Sunday, 10 April 2011

University World News 166 - 10th April 2011

This week's highlights

In Features, ALISON MOODIE writes that nearly 600 universities have signed up so far for the United Nations Academic Impact, and WAGDY SAWAHEL looks at challenges facing higher education in South Sudan which will become a new state in July. In People, PHILIP FINE remembers Ottilia Chareka, an extraordinary Canadian academic who died last month. In Commentary, HANS DE WIT describes nine misconceptions about internationalisation in higher education, JOHN DOUGLASS, RICHARD EDELSTEIN and CECILE HOARAEU report on the sometimes surprising findings of research into where international students choose to study in California, and JANE HEMSLEY-BROWN argues that freeing up the higher education market in England will increase social divisions.

NEWS: Our correspondents worldwide report

BRAZIL: US, Europe pursue higher education ties
Tom Hennigan
Brazil and America are set to revive ties in education and research following a meeting last month between Barack Obama and his Brazilian counterpart Dilma Rousseff. The presidents ordered a ministerial-level review of existing bilateral programmes covering higher education exchanges and called for a plan to deepen cooperation. Last week a European commissioner also paid a high-level visit to Brazil to strengthen policy cooperation in higher education, academic exchange and strategic ties with the South American giant.

Caption-style text data
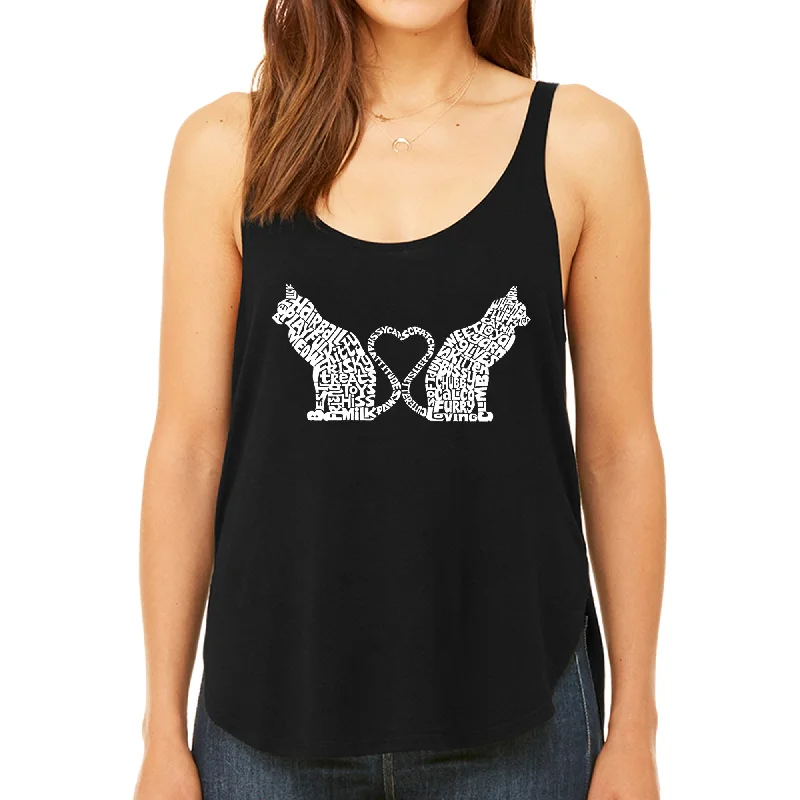 Crew Neck Women's Sustainable Tank Tops Made from Recycled MaterialsCat Tail Hearts - Women's Premium Word Art Flowy Tank Top Crew Neck Women's Sustainable Tank Tops Made from Recycled MaterialsCat Tail Hearts - Women's Premium Word Art Flowy Tank Top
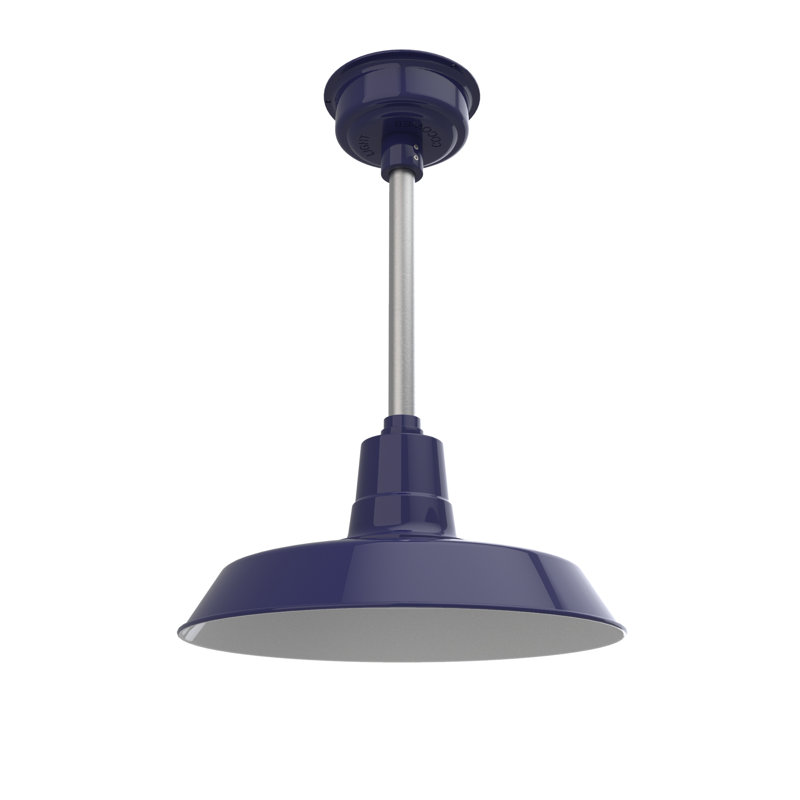 Luminaire suspendu en forme de dôme à 1 lumière DEL Haleigh, Bleu de cobalt / argent galvanisé, H 48 po x l 16 po x P 16 po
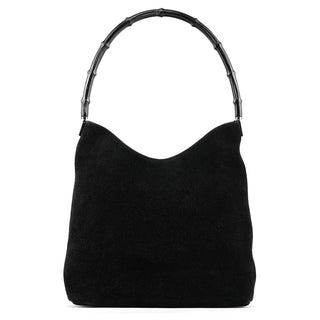 Gucci 001 3244 Black Suede Bamboo Shoulder Bag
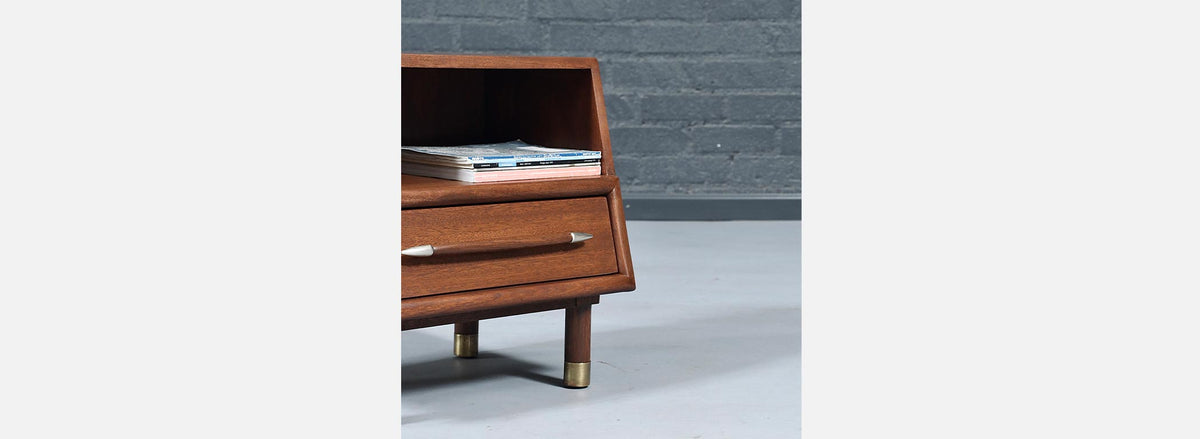 Californian Modern Night Stand w/ Bookcase by John Keal for Brown Saltman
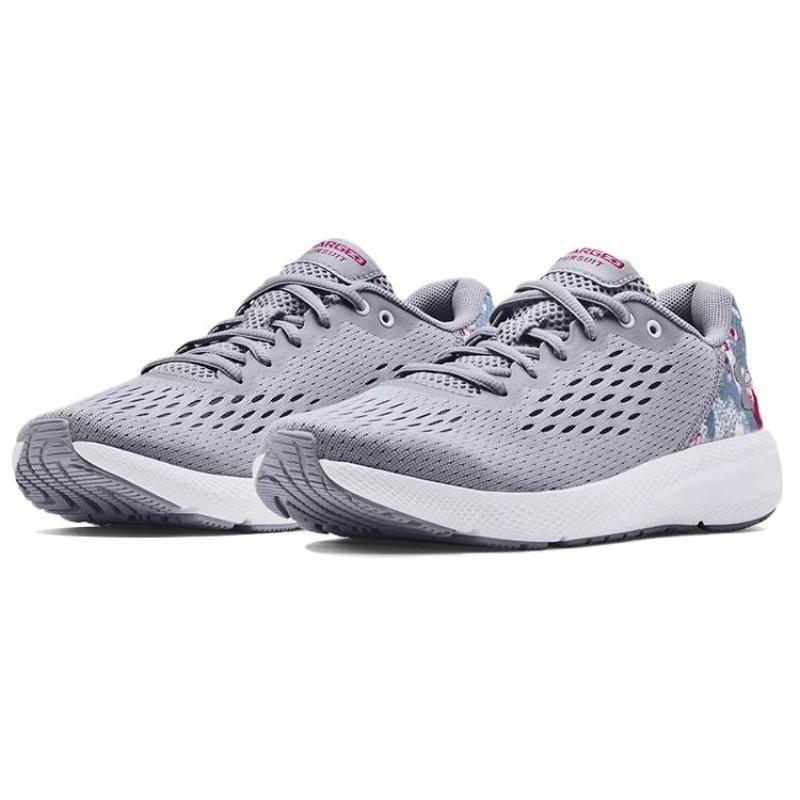 Under Armour Pursuit Fabric Synthetic Leather Low Top Running Shoes Women Modern Grey 3024443-100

Exercise goal → In the University World News excerpt, how many universities have signed up so far for the United Nations Academic Impact?

Response for this exercise → Nearly 600.